Cette solidité avait même été mise en scène dans une chanson cumulant 1,2 million de vues sur Youtube, vantant ces "deux amis aimant leur patrie et travaillant admirablement".
- "Logique post-soviétique" -
En écartant son ex-allié pour "prévenir les divisions dans la société", M. Japarov n'a plus aucun rival avant la présidentielle prévue en janvier l'an prochain.
"L'espace d'opposition autour de Japarov est désormais minimal, après les purges de ces dernières années et la concentration des pouvoirs entre les mains du président", estime à l'AFP Daniil Kislov, rédacteur en chef de Fergana, l'un des rares médias indépendants d'Asie centrale.
Durant cinq ans, les rôles étaient définis: à M. Japarov l'économie et la politique étrangère, à Tachiev les arrestations d'opposants et journalistes critiques.
De quoi mettre à mal la réputation d'"îlot de démocratie" qu’avait le Kirghizstan en Asie centrale.
Avec six présidents depuis l'indépendance en 1991 et trois révolutions, le pays tranchait avec ses voisins ayant connu au mieux trois dirigeants différents en 35 ans.
"La région tolère encore mal toute configuration stable à deux centres de pouvoir.
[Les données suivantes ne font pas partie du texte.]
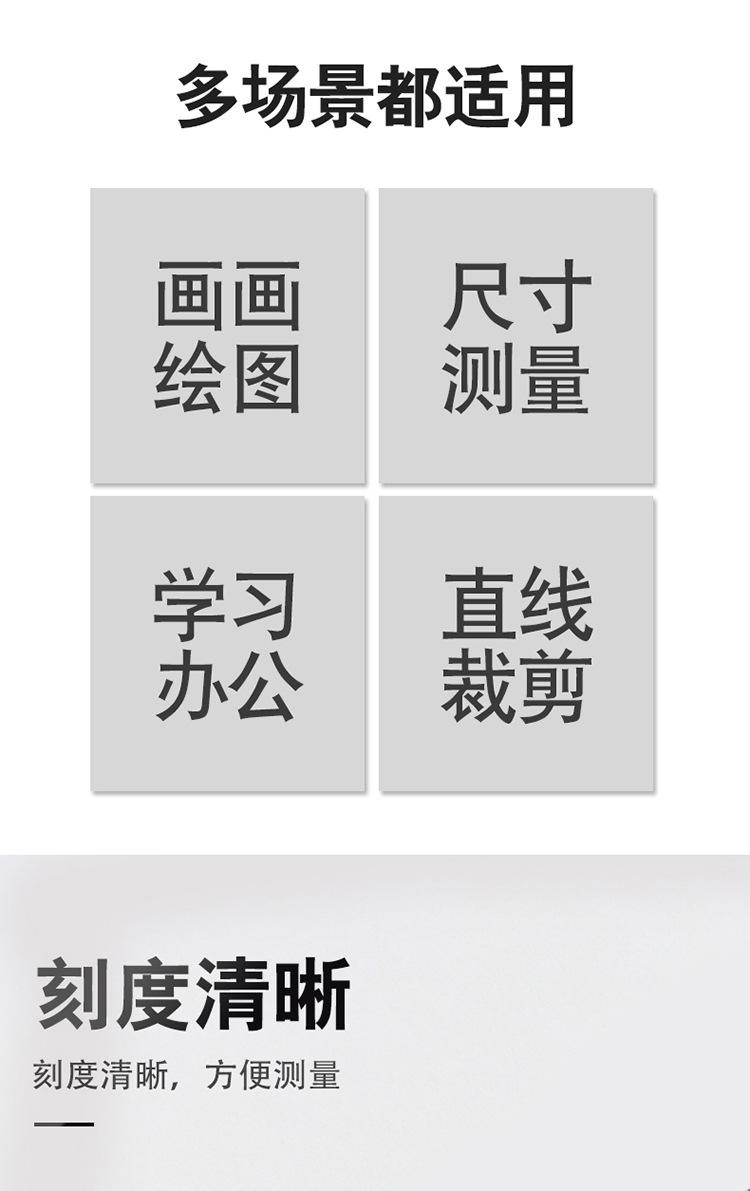 多场景都适用

画画
绘图

尺寸
测量

学习
办公

直线
裁剪

刻度清晰

刻度清晰，方便测量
Aux moments critiques, la logique post-soviétique classique prévaut: la monopolisation du pouvoir par une seule personne et la dissolution de tout duumvirat", relève le journaliste Kislov.
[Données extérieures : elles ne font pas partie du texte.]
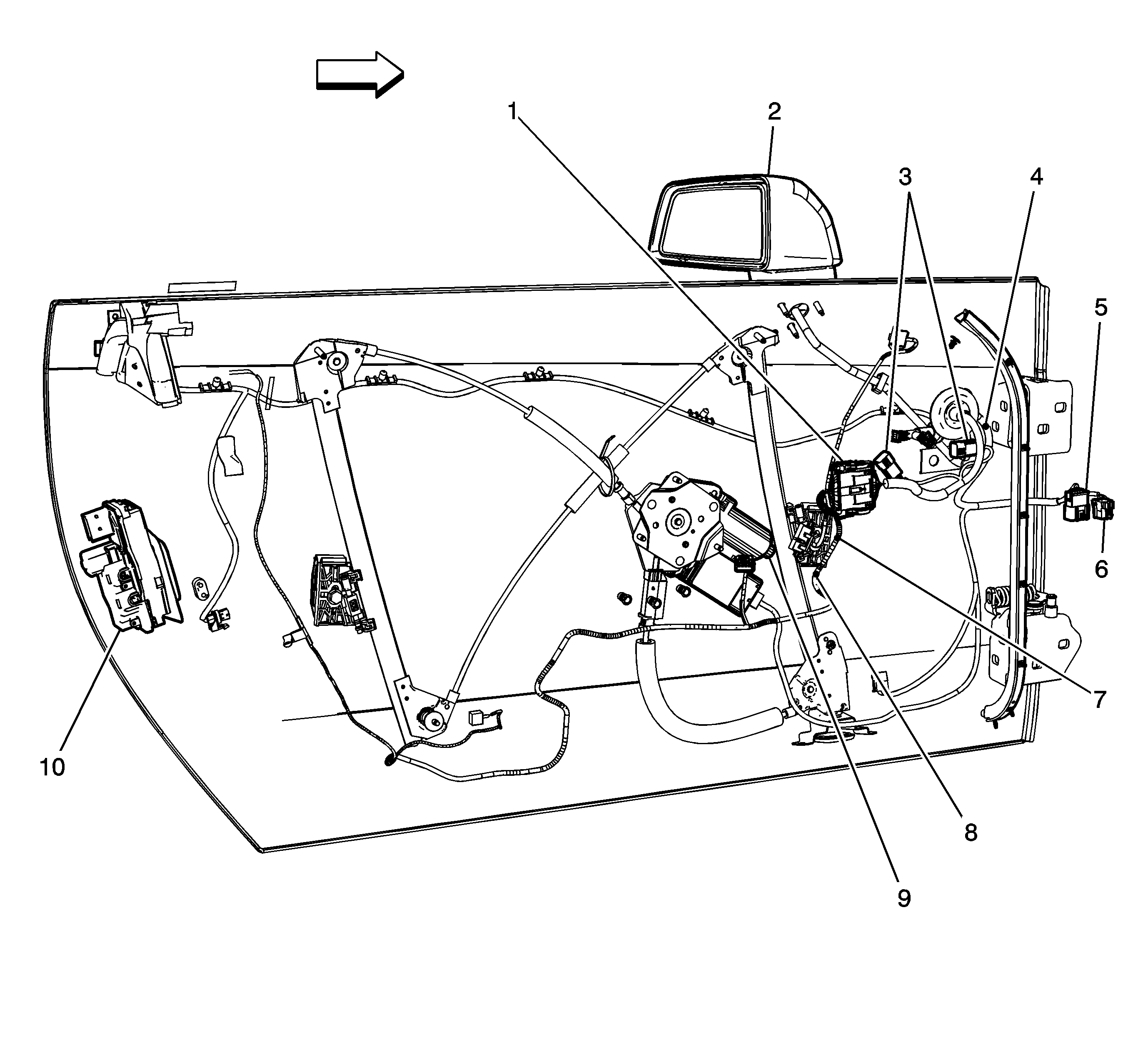 1
2
3
4
5
6
7
8
9
10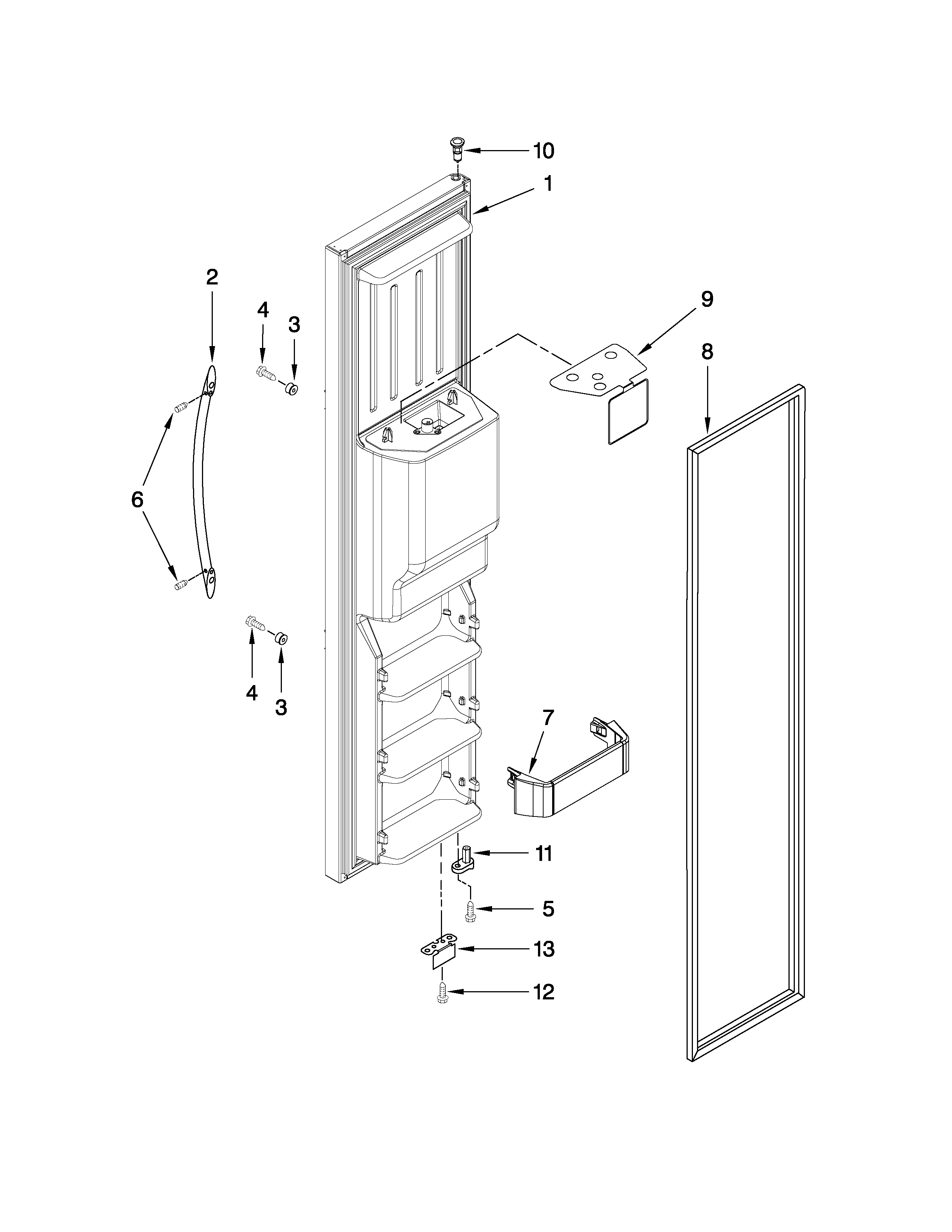 10
1
2
4
3
9
8
6
4
3
7
11
5
13
12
"Japarov démontre à l'élite et aux acteurs extérieurs que le Kirghizstan ne compte plus qu'un seul centre de décision", selon M. Kislov.
La Russie et la Chine, principales alliées du Kirghizstan, sont restés silencieuses.
"Moscou et Pékin accordent traditionnellement plus d'importance à la prévisibilité et à la contrôlabilité au Kirghizstan qu'à la démocratie", note M. Kislov.
"Pour la Russie et la Chine, l'enjeu principal est que Bichkek ait empêché une scission au sein du bloc sécuritaire et une revanche populaire, en ne revenant pas au cycle de révolutions typique des années 2000 et 2010", souligne M. Kislov.
Cette rupture ne devrait pas bouleverser les relations avec les Etats centrasiatiques, car "le président Japarov est perçu comme le représentant le plus légitime et important du Kirghizstan", selon Emil Djouraïev.
- Equilibre nord-sud -
Au niveau national, Kamtchybek Tachiev a entraîné dans sa chute d’autres responsables politiques.
"Le départ de certains députés est probablement lié au fait que la plupart des membres de l'équipe Tachiev sont actuellement écartés des agences gouvernementales", glisse à l'AFP Dastan Bekechev, rare député indépendant.
M. Tachiev jouait un rôle "explosif et potentiellement déstabilisateur", selon le politologue Djouraïev, pour qui "la quasi-totalité des institutions de pouvoir restantes au Kirghizstan est devenue dysfonctionnelle à cause de ses agissements".
M. Japarov a promis d'"éradiquer la maladie" des appartenances régionales en politique, un objectif ambitieux.
Car dans un pays séparé par d'immenses montagnes, leur alliance résolvait le délicat équilibre du pouvoir entre élites du nord (Japarov), région plus laïque, et du sud (Tachiev), plus traditionnel.
Voulant minimiser sa décision, M. Japarov s'est déjà projeté vers l'avenir.
"Si un ami me quitte, j'en ai toujours plus de sept millions", a lancé le dirigeant en référence à la population kirghize. Mais il s'est déjà dit certain de remporter la présidentielle avec 90% des voix.
Un score qui l'inscrirait dans la lignée des dirigeants centrasiatiques réélus lors de scrutins joués d'avance.